> **WHAT IS BEING ASKED**
Extract every line starting at the line that contains "Which is farther" and ending with the final line of the data, inclusive; give only those lines, word for word.

begin

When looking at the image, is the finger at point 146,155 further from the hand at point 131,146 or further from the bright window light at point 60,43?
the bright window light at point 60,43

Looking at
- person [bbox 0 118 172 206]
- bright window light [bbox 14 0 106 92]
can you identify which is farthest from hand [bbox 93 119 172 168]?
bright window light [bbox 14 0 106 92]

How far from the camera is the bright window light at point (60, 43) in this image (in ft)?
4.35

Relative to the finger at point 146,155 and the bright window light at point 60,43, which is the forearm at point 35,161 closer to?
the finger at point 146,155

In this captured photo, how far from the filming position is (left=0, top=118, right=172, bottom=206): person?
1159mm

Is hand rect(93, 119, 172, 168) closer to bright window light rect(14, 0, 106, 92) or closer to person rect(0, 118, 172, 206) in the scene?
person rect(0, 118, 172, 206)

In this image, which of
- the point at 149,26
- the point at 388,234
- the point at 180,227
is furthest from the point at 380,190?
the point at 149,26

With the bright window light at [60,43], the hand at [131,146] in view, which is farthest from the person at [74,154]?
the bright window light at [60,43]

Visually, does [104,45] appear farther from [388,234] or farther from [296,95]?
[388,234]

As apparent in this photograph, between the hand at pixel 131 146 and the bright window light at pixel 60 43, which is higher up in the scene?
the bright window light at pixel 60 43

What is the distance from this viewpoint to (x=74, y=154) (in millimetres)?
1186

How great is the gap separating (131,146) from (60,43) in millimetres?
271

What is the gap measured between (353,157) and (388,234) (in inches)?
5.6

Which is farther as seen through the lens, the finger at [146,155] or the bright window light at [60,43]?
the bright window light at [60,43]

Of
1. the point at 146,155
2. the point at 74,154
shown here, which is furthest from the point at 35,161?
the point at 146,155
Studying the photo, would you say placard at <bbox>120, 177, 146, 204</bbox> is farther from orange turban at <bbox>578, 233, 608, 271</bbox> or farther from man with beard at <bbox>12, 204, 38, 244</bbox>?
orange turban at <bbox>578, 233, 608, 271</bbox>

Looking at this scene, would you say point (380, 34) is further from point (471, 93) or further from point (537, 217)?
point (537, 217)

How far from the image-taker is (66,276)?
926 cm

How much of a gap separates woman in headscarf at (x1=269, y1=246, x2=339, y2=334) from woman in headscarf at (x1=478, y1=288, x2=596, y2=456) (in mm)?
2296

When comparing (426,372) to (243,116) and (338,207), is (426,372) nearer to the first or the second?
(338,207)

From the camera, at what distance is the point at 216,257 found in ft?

end

> **TASK RESPONSE**
Which is farther as seen through the lens, the finger at [146,155] or the bright window light at [60,43]?
the bright window light at [60,43]

Of
1. the point at 146,155
2. the point at 74,154
shown here, which is furthest from the point at 35,161?
the point at 146,155
Studying the photo, would you say placard at <bbox>120, 177, 146, 204</bbox> is farther from orange turban at <bbox>578, 233, 608, 271</bbox> or farther from man with beard at <bbox>12, 204, 38, 244</bbox>?
orange turban at <bbox>578, 233, 608, 271</bbox>

Looking at this scene, would you say point (380, 34) is further from point (471, 93) or further from point (537, 217)?
point (537, 217)

How far from the image-taker is (66,276)?
926 cm

How much of a gap separates woman in headscarf at (x1=269, y1=246, x2=339, y2=334) from woman in headscarf at (x1=478, y1=288, x2=596, y2=456) (in mm)?
2296

When comparing (426,372) to (243,116) and (338,207), is (426,372) nearer to the first or the second?
(338,207)

From the camera, at what distance is the point at 216,257 found in ft?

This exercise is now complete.